◆ Text shown ◆
········
Paul McCartney’s iconic bass guitar going missing “felt like the worst moment of my life”, reveals former Wings sound engineer
"I walked up to the truck, saw the padlock on the ground, and my heart sank."

This article first appeared in Radio Times magazine.
More than 50 years later, it still hurts. "It felt like the worst moment of my life," says Ian Horne, remembering the morning in October 1972 when, aged 25, he realised he had just lost one of the most famous musical instruments of the 20th century. "I walked up to the truck, saw the padlock on the ground, and my heart sank."
Horne is a former sound engineer with Wings, the band Paul McCartney started with his wife Linda a year after the Beatles split up in 1970. Following a day in the recording studio with the band, Horne had parked a truck full of their musical equipment on a west London street. “It was a three-ton truck with a roller shutter at the back,” he recalls. “When I pushed the shutter up, I saw straightaway that it was gone. The bass wasn’t there.”
········
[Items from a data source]

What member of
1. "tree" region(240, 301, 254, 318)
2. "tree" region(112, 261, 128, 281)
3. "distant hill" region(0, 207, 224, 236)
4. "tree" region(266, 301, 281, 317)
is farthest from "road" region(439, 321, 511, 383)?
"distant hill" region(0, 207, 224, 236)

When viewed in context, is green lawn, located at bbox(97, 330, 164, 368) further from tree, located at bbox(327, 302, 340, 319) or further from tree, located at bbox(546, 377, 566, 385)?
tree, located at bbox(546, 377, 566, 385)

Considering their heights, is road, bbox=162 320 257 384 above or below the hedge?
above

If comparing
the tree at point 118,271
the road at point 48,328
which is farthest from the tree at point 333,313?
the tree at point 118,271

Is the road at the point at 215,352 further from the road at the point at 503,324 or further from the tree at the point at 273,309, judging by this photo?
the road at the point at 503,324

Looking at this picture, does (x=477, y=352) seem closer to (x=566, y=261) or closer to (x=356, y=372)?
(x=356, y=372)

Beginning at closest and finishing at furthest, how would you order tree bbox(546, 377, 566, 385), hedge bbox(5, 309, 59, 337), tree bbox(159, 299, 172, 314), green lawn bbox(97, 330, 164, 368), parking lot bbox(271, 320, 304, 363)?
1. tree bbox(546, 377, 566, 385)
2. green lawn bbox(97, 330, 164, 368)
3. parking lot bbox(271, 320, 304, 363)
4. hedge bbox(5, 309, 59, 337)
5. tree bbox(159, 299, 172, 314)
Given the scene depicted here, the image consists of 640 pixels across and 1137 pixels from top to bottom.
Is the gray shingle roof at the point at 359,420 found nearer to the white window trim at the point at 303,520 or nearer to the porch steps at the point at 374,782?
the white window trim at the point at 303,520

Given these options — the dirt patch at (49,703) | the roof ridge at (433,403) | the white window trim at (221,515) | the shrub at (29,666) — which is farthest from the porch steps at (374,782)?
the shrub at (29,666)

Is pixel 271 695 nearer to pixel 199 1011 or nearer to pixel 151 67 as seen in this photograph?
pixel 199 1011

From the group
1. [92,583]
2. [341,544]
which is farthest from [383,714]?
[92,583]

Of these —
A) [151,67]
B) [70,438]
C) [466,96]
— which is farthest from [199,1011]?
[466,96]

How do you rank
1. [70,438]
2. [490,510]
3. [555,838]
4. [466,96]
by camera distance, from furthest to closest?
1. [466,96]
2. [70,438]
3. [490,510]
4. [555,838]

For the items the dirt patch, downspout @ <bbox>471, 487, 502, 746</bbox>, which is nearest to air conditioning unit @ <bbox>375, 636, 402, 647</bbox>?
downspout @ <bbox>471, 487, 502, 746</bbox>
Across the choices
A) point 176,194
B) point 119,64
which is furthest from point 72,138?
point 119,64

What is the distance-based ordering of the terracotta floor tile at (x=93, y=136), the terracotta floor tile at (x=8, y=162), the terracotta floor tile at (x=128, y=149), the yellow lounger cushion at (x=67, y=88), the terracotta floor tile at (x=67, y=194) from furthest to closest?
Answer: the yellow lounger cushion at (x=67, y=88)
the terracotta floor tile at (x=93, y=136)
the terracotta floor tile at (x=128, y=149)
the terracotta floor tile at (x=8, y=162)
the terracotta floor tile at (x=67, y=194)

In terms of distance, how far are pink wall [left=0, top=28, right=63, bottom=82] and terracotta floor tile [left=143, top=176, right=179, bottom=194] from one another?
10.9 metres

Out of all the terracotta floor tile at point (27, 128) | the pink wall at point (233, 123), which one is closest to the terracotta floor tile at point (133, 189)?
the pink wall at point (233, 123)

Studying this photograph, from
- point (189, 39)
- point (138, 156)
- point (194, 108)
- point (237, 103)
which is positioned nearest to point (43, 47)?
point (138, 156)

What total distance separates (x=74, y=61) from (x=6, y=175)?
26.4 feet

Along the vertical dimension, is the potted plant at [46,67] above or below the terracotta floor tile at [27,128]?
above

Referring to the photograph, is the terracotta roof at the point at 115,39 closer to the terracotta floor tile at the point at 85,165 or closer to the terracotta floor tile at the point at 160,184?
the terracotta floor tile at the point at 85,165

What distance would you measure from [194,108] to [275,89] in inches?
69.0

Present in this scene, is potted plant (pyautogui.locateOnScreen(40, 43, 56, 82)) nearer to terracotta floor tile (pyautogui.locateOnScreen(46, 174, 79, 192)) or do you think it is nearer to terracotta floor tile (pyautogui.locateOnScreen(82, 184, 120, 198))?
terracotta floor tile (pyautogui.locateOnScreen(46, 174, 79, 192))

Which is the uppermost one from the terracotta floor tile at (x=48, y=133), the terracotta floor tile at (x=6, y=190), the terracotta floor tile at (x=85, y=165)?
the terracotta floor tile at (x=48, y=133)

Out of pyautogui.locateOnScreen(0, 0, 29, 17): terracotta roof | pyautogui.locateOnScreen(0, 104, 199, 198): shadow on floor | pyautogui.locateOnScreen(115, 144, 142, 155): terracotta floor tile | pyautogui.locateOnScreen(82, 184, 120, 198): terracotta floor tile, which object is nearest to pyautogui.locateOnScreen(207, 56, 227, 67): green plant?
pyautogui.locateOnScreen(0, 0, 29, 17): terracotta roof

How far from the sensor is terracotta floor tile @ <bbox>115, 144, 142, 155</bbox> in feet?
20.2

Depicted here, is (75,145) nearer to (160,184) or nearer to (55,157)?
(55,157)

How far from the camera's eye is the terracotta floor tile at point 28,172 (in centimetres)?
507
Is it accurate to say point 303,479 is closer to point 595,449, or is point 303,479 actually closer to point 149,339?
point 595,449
········
◆ Parts of the exercise ◆
(a) In the article about Paul McCartney's missing bass, why did Ian Horne's heart sink when he walked up to the truck? Answer in one to three sentences.
(b) Extend the article about Paul McCartney's missing bass, starting after its last sentence.
These rows were taken from a different source than the text.

◆ Written responses ◆
(a) His heart sank because he saw the padlock lying on the ground. When he pushed up the roller shutter, he saw straightaway that the bass wasn't there.

(b)
The instrument in question, a 1961 Höfner 500/1 violin bass, is at the centre of BBC Two’s delightful new Arena film McCartney: the Hunt for the Lost Bass. It’s a documentary about the Beatles, the thrill of being young in Hamburg, the sudden and immense success that followed, and how that success soured. It’s also a detective story that follows the missing instrument over half a century, travelling through London’s criminal demi-monde, the hippy drugs scene, rural Hertfordshire and, at one point, a visit to the seaside.
The story ends with the unlikely rediscovery of the bass in 2023 following several investigations and an online campaign that generated headlines around the world. But it begins with 18-year-old Paul McCartney in Hamburg in 1961, on the edge of everlasting fame. The Beatles had been working relentlessly for months, and McCartney needed a new bass. He bought a Höfner 500/1, made in Bavaria, for 287 Deutschmarks (£30) from Steinway Musikhaus in Hamburg.

Within two years, the instrument would be as recognisable as the band's mop-tops and collarless suits. This was the bass heard on the first run of hits, including Love Me Do, She Loves You and Twist and Shout. McCartney liked it so much he bought an updated version of the same model in 1963.
The original 1961 bass was relegated to being a back-up, but it was still with McCartney when he went into the studio with Wings in 1972. The Beatles’ split had been so acrimonious that he had sunk into depression – one that only lifted when Linda encouraged him to start writing songs again. Now, finally, he had a new project.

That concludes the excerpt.